The importance of message

I wrote this in an email discussion today, where people were debating why the conservatives are so much more effective than liberals at getting their message out. One guy said that the left doesn’t lack for ideas, but thought that the messages was less important than making sure the ideas got out there, meaning we needed better organization for distributing ideas. I disagreed. Nothing new here if you’ve been reading my rants, but I think I was more concise in delivering the point this time. Maybe. You decide:

I think a good, simple message takes care of the dispersion of the ideas. Part of the success of the conservative movement is that they take very complex issues and boil them down to two or three word phrases (to use Lakoff’s example, “tax relief”) that can be parroted by anybody. Then they put those phrases and those ideas on Rush Limbaugh’s show. Then everybody that listens to the show understands the message and repeats them at the local bar, or at work. By making the message simple, they let their footsoldiers do the work.

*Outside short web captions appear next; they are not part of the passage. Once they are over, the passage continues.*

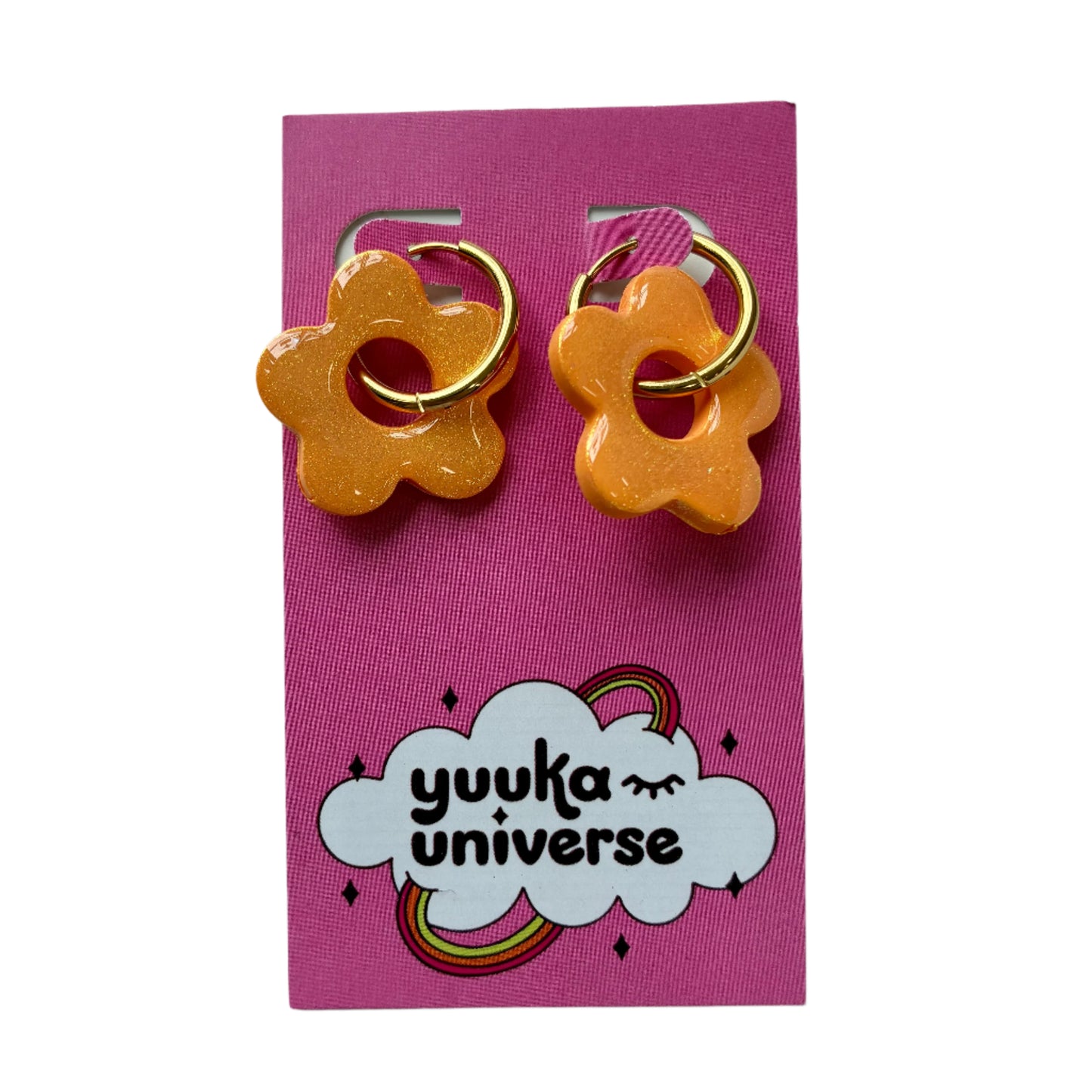 Flower Hoop Earrings (More Colors)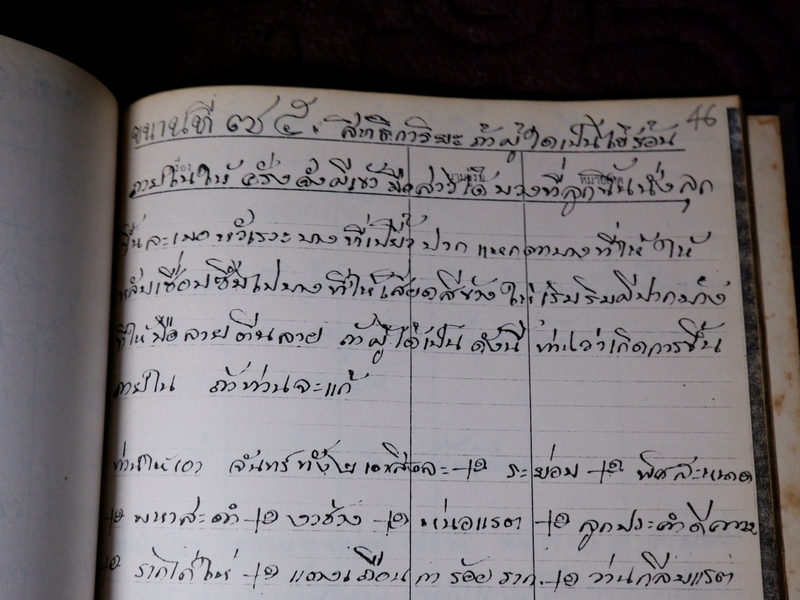 ตำรายาไทยเเผนโบราณ เขียนด้วยลายมือ เล่ม 2 ของ ลพ.อินทร์ เเละ พระอาจารย์นิยม วัดเขาตะเครา จ.เพชรบุรี (Pre-Order สอบถาม)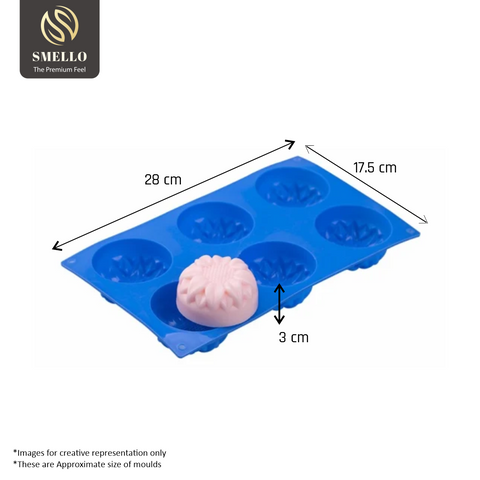 Smello's 6 Cavity Sunflower Silicone Floral Mould (FM 103)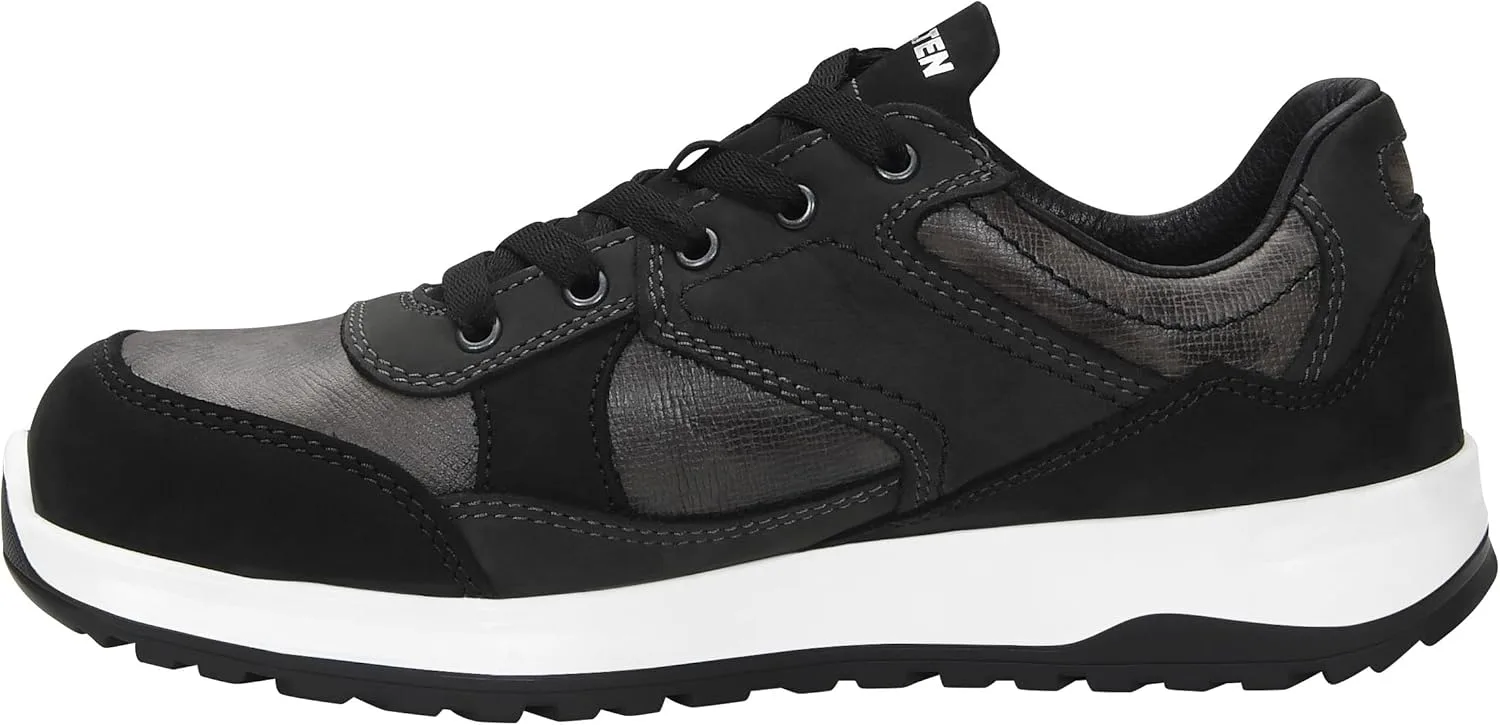 Защитные ботинки ELTEN Runaway Black Low ESD S3S, для мужчин и женщин, кожаные, со стальным защитным носком, легкие, спортивные, черный/серый — фото 3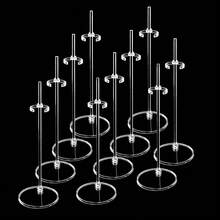 Soporte acrílico para muñeca, soporte transparente de 30cm para exhibición de figuras, soporte para pie y cintura, para espectáculo de juguetes para muñecas 1/6, 5/10 Uds. YXCK - 5 piezas - Ver 2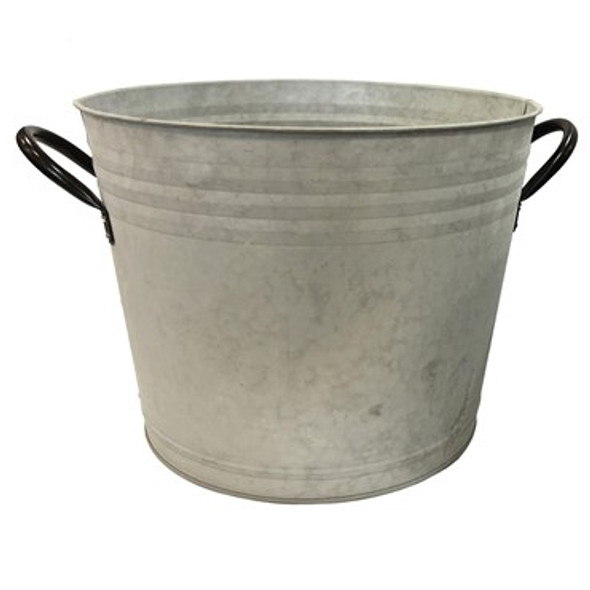 Gardener Select Metal Bucket Planter White Washed - 11.8in L x 9.5in W x 9.7in H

Meanwhile, the Democrats, with their emphasis on getting all the details right, make the message, if anything, more complex. They want to prove their mastery of the material. Gore was a wonk. Kerry had some of the same tendencies. The Democrats’ idea of a position is a 20 page white paper. The representative of the liberals tends to be a college academic, who couldn’t say 2+2=4 in less than 20 minutes. On election night, the local news in Cleveland interviewed an Oberlin professor about the turnout in Oberlin and he was just incoherent. They said “10 seconds to make your last point” and he rambled on for a minute.

The conservative pundits, meanwhile, have been trained in their institutes to keep it brief, keep it concise, and keep it on message. They are trained in going on camera and delivering sound bites. They understand the importance of putting ideas in a form that people can then pass on to their friends. Any wonder they’re better at it than us?

Arianna Huffington had an amusing story about an encounter with a friend’s kid (

“Arianna,” he said with the enchanting optimism of a Greek-American boy, “I’m going to convince you that you should support Bush in November. Here are two questions you have to answer. The first question is: Are you for more or less taxes? The second question is: Do you want to fight the war on terrorism?”

Simple message. So simple that an 11-year-old boy can articulate the message clearly.

Can you sum up what Kerry stood for in two sentences? Or even twenty?